Moins de deux ans après avoir sorti Frappe préventive, son premier projet solo, Jarod a sorti le mois dernier son nouvel opus « Caméléon ». A l’image de son alias, Jarod y montre la pleine étendue de son talent, diversifiant tant les flows que les inspirations, un réel touche à tout qui sait s’adapter quelle que soit la situation.
Lors de la séance d’écoute, tu as expliqué que tu ne pouvais plus écouter certains artistes, parce qu’ils s’étaient perdus dans un registre qui n’est pas le leur. Toi, au contraire, tu donnes dans plein de registres différents dans ton album. Alors, au contraire de ces artistes là, tu n’as pas peur de noyer tes auditeurs dans trop de choses différentes, voire même de te perdre toi-même dans un de ces registres ?

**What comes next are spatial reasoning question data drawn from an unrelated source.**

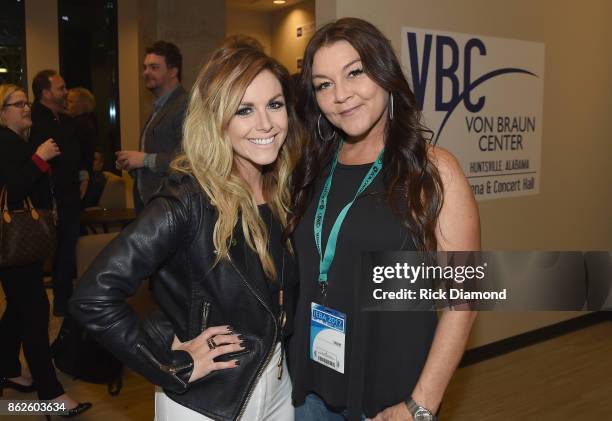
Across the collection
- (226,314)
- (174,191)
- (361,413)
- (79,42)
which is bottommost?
(361,413)

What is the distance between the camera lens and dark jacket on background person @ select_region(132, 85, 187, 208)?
12.2 ft

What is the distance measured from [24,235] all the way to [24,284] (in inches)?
11.9

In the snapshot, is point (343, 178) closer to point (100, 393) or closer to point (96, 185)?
point (100, 393)

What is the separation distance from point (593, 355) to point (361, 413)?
10.7 ft

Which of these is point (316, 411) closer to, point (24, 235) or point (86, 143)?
point (24, 235)

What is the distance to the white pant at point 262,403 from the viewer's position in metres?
1.50

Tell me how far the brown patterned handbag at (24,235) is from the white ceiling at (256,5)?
A: 644cm

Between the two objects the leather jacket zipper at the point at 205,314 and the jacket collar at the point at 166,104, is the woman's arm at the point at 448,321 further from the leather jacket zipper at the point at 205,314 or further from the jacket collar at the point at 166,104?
the jacket collar at the point at 166,104

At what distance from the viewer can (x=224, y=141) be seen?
1548 mm

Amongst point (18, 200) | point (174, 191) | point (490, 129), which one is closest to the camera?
point (174, 191)

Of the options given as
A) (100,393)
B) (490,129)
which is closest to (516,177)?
(490,129)

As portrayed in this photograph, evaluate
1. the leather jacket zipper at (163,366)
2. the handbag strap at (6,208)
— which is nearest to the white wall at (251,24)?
the handbag strap at (6,208)

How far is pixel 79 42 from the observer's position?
887 centimetres

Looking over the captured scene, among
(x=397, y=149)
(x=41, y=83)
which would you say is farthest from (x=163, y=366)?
(x=41, y=83)
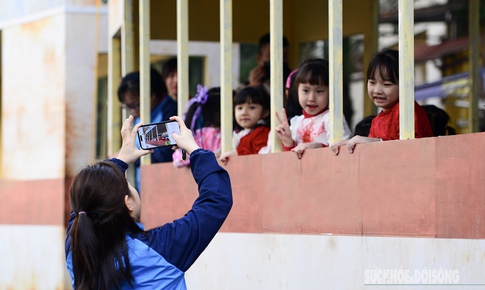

Je pense qu’à partir du moment où moi ça me plaît, tant que je reste fidèle à moi-même et que le truc me plaît, je le mets, c’est tout. Je reste le seul barème de ma création artistique. Et puis si ça ne marche pas, tant pis. Mais je pense qu’il faut garder cette intégrité artistique. Après, quand je disais cela concernant les autres artistes, ce n’était pas nécessairement une critique, c’est simplement qu’ils se sont éloignés de ce que j’ai connu d’eux au début. Bon, on ne va pas se cacher, souvent ils se sont dénaturés dans un but commercial…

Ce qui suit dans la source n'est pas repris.